Rows from a spatial question set
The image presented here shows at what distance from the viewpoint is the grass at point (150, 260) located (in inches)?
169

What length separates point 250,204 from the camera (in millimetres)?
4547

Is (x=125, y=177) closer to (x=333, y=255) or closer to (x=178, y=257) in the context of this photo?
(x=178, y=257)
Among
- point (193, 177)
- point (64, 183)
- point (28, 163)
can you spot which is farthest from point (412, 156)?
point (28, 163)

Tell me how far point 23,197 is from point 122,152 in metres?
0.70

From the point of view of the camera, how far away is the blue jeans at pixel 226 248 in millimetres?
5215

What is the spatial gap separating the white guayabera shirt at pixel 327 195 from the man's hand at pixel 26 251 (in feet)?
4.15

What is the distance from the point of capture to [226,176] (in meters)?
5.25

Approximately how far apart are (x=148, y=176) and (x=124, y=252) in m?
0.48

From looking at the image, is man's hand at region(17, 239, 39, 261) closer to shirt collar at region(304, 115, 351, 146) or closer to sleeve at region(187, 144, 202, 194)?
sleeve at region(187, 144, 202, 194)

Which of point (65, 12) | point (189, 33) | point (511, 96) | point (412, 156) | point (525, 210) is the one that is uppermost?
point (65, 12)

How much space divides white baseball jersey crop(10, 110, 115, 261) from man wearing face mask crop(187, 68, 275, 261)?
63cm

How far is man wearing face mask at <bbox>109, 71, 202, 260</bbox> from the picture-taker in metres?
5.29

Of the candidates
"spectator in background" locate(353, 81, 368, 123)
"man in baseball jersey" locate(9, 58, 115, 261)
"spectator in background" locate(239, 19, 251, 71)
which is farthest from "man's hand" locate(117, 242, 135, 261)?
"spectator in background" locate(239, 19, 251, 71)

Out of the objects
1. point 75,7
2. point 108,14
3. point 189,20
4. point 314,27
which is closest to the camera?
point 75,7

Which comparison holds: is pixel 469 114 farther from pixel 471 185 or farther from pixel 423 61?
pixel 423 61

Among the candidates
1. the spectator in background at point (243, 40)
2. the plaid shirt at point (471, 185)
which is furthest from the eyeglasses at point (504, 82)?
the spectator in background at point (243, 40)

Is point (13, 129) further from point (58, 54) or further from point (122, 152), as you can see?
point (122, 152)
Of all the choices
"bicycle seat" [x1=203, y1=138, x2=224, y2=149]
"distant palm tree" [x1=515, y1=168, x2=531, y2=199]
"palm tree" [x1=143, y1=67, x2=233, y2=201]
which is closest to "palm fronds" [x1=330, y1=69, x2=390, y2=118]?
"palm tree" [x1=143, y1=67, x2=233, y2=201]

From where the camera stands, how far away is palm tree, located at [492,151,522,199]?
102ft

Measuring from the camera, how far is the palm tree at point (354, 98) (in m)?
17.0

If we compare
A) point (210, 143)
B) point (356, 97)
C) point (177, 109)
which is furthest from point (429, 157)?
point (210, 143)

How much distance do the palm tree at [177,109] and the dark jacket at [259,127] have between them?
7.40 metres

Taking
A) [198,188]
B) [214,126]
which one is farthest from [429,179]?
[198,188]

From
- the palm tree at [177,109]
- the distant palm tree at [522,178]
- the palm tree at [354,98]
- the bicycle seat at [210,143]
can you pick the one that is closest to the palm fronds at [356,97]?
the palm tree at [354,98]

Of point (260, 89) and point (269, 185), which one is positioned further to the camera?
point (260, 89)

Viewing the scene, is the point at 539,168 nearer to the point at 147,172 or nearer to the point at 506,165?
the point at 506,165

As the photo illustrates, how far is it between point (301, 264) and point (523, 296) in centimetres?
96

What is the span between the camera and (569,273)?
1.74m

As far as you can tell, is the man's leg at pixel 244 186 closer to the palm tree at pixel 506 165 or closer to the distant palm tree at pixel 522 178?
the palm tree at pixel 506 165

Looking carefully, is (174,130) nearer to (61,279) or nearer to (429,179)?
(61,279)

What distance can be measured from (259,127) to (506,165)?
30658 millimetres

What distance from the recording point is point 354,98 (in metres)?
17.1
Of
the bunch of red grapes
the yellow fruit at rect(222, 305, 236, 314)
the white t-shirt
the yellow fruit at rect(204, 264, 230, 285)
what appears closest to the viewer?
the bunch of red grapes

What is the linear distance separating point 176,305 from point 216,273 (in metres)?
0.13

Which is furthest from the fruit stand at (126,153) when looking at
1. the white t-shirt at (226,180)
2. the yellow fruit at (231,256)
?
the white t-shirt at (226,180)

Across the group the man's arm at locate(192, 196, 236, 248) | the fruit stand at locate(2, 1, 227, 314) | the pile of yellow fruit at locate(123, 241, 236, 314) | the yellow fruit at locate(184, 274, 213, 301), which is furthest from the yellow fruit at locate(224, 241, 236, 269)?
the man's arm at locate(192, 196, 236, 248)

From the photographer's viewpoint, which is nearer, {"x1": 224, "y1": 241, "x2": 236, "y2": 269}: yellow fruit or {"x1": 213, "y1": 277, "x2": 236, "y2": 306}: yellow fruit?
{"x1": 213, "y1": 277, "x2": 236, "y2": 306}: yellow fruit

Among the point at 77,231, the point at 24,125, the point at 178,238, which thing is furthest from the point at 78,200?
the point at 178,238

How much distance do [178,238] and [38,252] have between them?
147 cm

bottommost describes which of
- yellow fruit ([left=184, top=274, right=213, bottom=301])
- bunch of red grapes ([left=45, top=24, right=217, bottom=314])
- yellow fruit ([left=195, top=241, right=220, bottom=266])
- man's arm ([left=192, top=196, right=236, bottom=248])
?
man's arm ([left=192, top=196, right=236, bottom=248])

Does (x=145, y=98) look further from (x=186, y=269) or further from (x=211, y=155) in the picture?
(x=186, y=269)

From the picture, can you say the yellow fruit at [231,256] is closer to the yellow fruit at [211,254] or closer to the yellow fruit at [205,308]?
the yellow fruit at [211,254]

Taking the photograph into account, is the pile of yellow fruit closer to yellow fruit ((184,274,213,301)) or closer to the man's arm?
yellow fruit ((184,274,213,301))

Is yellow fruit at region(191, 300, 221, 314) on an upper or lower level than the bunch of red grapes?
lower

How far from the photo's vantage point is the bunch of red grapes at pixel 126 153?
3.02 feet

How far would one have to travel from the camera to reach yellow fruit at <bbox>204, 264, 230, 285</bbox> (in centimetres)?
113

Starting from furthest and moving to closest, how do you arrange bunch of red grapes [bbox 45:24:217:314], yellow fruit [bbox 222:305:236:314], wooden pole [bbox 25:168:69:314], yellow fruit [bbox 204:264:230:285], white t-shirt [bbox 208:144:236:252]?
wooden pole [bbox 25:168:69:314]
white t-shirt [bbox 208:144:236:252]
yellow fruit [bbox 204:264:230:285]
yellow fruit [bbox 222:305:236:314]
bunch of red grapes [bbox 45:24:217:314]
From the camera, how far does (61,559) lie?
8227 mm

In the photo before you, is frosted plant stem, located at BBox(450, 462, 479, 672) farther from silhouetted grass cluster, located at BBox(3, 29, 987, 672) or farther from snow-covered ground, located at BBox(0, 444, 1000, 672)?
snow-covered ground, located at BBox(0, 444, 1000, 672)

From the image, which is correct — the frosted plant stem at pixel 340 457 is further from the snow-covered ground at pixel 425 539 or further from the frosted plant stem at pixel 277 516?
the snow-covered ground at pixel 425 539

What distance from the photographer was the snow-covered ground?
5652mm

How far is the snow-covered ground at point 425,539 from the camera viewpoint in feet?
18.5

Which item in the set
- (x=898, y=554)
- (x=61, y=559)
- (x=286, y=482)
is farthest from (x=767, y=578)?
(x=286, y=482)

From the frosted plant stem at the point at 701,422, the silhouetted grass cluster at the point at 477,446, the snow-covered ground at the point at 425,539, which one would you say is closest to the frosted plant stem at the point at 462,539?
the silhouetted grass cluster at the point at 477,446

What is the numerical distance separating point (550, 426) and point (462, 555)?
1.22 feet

◆ **The problem**
Write out every row above again, swapping "frosted plant stem" for "frozen plant stem" wherever it occurs and keeping everything else the same.

◆ **Solution to this exercise**
The image presented here shows at what distance from the viewpoint is the grass at point (150, 260) located (in inches)?
169

What length separates point 250,204 from the camera (in millimetres)?
4547

Is (x=125, y=177) closer to (x=333, y=255) or closer to (x=178, y=257) in the context of this photo?
(x=178, y=257)
Among
- point (193, 177)
- point (64, 183)
- point (28, 163)
can you spot which is farthest from point (412, 156)?
point (28, 163)

Tell me how far point 23,197 is from point 122,152 in metres?
0.70

From the point of view of the camera, how far away is the blue jeans at pixel 226 248 in millimetres?
5215

What is the spatial gap separating the white guayabera shirt at pixel 327 195 from the man's hand at pixel 26 251 (in feet)?
4.15

What is the distance from the point of capture to [226,176] (in meters)?
5.25

Approximately how far apart are (x=148, y=176) and (x=124, y=252) in m?
0.48

From looking at the image, is man's hand at region(17, 239, 39, 261) closer to shirt collar at region(304, 115, 351, 146) or closer to sleeve at region(187, 144, 202, 194)?
sleeve at region(187, 144, 202, 194)

Which of point (65, 12) | point (189, 33) | point (511, 96) | point (412, 156) | point (525, 210) is the one that is uppermost?
point (65, 12)

How much space divides white baseball jersey crop(10, 110, 115, 261) from man wearing face mask crop(187, 68, 275, 261)?
63cm

How far is man wearing face mask at <bbox>109, 71, 202, 260</bbox> from the picture-taker in metres?
5.29

Of the candidates
"spectator in background" locate(353, 81, 368, 123)
"man in baseball jersey" locate(9, 58, 115, 261)
"spectator in background" locate(239, 19, 251, 71)
which is farthest from "man's hand" locate(117, 242, 135, 261)?
"spectator in background" locate(239, 19, 251, 71)

Out of the objects
1. point 75,7
2. point 108,14
3. point 189,20
4. point 314,27
which is closest to the camera?
point 75,7

Which comparison holds: is pixel 469 114 farther from pixel 471 185 or farther from pixel 423 61?
pixel 423 61

Among the candidates
1. the spectator in background at point (243, 40)
2. the plaid shirt at point (471, 185)
which is furthest from the eyeglasses at point (504, 82)?
the spectator in background at point (243, 40)

Is point (13, 129) further from point (58, 54) or further from point (122, 152), as you can see?
point (122, 152)
Of all the choices
"bicycle seat" [x1=203, y1=138, x2=224, y2=149]
"distant palm tree" [x1=515, y1=168, x2=531, y2=199]
"palm tree" [x1=143, y1=67, x2=233, y2=201]
which is closest to "palm fronds" [x1=330, y1=69, x2=390, y2=118]?
"palm tree" [x1=143, y1=67, x2=233, y2=201]

From where the camera stands, how far away is palm tree, located at [492,151,522,199]?
102ft

Measuring from the camera, how far is the palm tree at point (354, 98) (in m)?
17.0

If we compare
A) point (210, 143)
B) point (356, 97)
C) point (177, 109)
which is furthest from point (429, 157)?
point (210, 143)

How much distance do the palm tree at [177,109] and the dark jacket at [259,127] have between them?
7.40 metres

Taking
A) [198,188]
B) [214,126]
which one is farthest from [429,179]?
[198,188]

From
- the palm tree at [177,109]
- the distant palm tree at [522,178]
- the palm tree at [354,98]
- the bicycle seat at [210,143]
can you pick the one that is closest to the palm fronds at [356,97]?
the palm tree at [354,98]

Of point (260, 89) and point (269, 185), which one is positioned further to the camera?
point (260, 89)

Viewing the scene, is the point at 539,168 nearer to the point at 147,172 or nearer to the point at 506,165?
the point at 506,165

As the photo illustrates, how far is it between point (301, 264) and point (523, 296) in centimetres?
96

What is the span between the camera and (569,273)?
1.74m

As far as you can tell, is the man's leg at pixel 244 186 closer to the palm tree at pixel 506 165 or closer to the distant palm tree at pixel 522 178?
the palm tree at pixel 506 165

Looking carefully, is (174,130) nearer to (61,279) or nearer to (429,179)?
(61,279)

What distance can be measured from (259,127) to (506,165)?
30658 millimetres

What distance from the recording point is point 354,98 (in metres)?
17.1
Of
the bunch of red grapes
the yellow fruit at rect(222, 305, 236, 314)
the white t-shirt
the yellow fruit at rect(204, 264, 230, 285)
what appears closest to the viewer?
the bunch of red grapes

What is the linear distance separating point 176,305 from point 216,273 (in metres)?
0.13

Which is furthest from the fruit stand at (126,153) when looking at
1. the white t-shirt at (226,180)
2. the yellow fruit at (231,256)
?
the white t-shirt at (226,180)

Across the group the man's arm at locate(192, 196, 236, 248) | the fruit stand at locate(2, 1, 227, 314) | the pile of yellow fruit at locate(123, 241, 236, 314) | the yellow fruit at locate(184, 274, 213, 301), which is furthest from the yellow fruit at locate(224, 241, 236, 269)?
the man's arm at locate(192, 196, 236, 248)

From the photographer's viewpoint, which is nearer, {"x1": 224, "y1": 241, "x2": 236, "y2": 269}: yellow fruit or {"x1": 213, "y1": 277, "x2": 236, "y2": 306}: yellow fruit?
{"x1": 213, "y1": 277, "x2": 236, "y2": 306}: yellow fruit

Among the point at 77,231, the point at 24,125, the point at 178,238, which thing is furthest from the point at 78,200?
the point at 178,238

How much distance do [178,238] and [38,252] have between them?
147 cm

bottommost describes which of
- yellow fruit ([left=184, top=274, right=213, bottom=301])
- bunch of red grapes ([left=45, top=24, right=217, bottom=314])
- yellow fruit ([left=195, top=241, right=220, bottom=266])
- man's arm ([left=192, top=196, right=236, bottom=248])
?
man's arm ([left=192, top=196, right=236, bottom=248])

Does (x=145, y=98) look further from (x=186, y=269) or further from (x=211, y=155) in the picture?
(x=186, y=269)

From the picture, can you say the yellow fruit at [231,256] is closer to the yellow fruit at [211,254] or closer to the yellow fruit at [205,308]?
the yellow fruit at [211,254]

Taking the photograph into account, is the pile of yellow fruit closer to yellow fruit ((184,274,213,301)) or closer to the man's arm?
yellow fruit ((184,274,213,301))

Is yellow fruit at region(191, 300, 221, 314) on an upper or lower level than the bunch of red grapes?
lower

How far from the photo's vantage point is the bunch of red grapes at pixel 126 153?
3.02 feet

How far would one have to travel from the camera to reach yellow fruit at <bbox>204, 264, 230, 285</bbox> (in centimetres)?
113

Starting from furthest and moving to closest, how do you arrange bunch of red grapes [bbox 45:24:217:314], yellow fruit [bbox 222:305:236:314], wooden pole [bbox 25:168:69:314], yellow fruit [bbox 204:264:230:285], white t-shirt [bbox 208:144:236:252]?
wooden pole [bbox 25:168:69:314]
white t-shirt [bbox 208:144:236:252]
yellow fruit [bbox 204:264:230:285]
yellow fruit [bbox 222:305:236:314]
bunch of red grapes [bbox 45:24:217:314]
From the camera, how far does (61,559) lie?
8227 mm

In the photo before you, is frozen plant stem, located at BBox(450, 462, 479, 672) farther from silhouetted grass cluster, located at BBox(3, 29, 987, 672) or farther from snow-covered ground, located at BBox(0, 444, 1000, 672)?
snow-covered ground, located at BBox(0, 444, 1000, 672)

From the image, which is correct — the frozen plant stem at pixel 340 457 is further from the snow-covered ground at pixel 425 539 or further from the frozen plant stem at pixel 277 516?
the snow-covered ground at pixel 425 539

What distance from the photographer was the snow-covered ground?
5652mm

How far is the snow-covered ground at point 425,539 from the camera viewpoint in feet?
18.5

Which item in the set
- (x=898, y=554)
- (x=61, y=559)
- (x=286, y=482)
is farthest from (x=767, y=578)?
(x=286, y=482)

From the frozen plant stem at the point at 701,422, the silhouetted grass cluster at the point at 477,446, the snow-covered ground at the point at 425,539, which one would you say is closest to the frozen plant stem at the point at 462,539?
the silhouetted grass cluster at the point at 477,446

What is the numerical distance separating point (550, 426) and point (462, 555)?
1.22 feet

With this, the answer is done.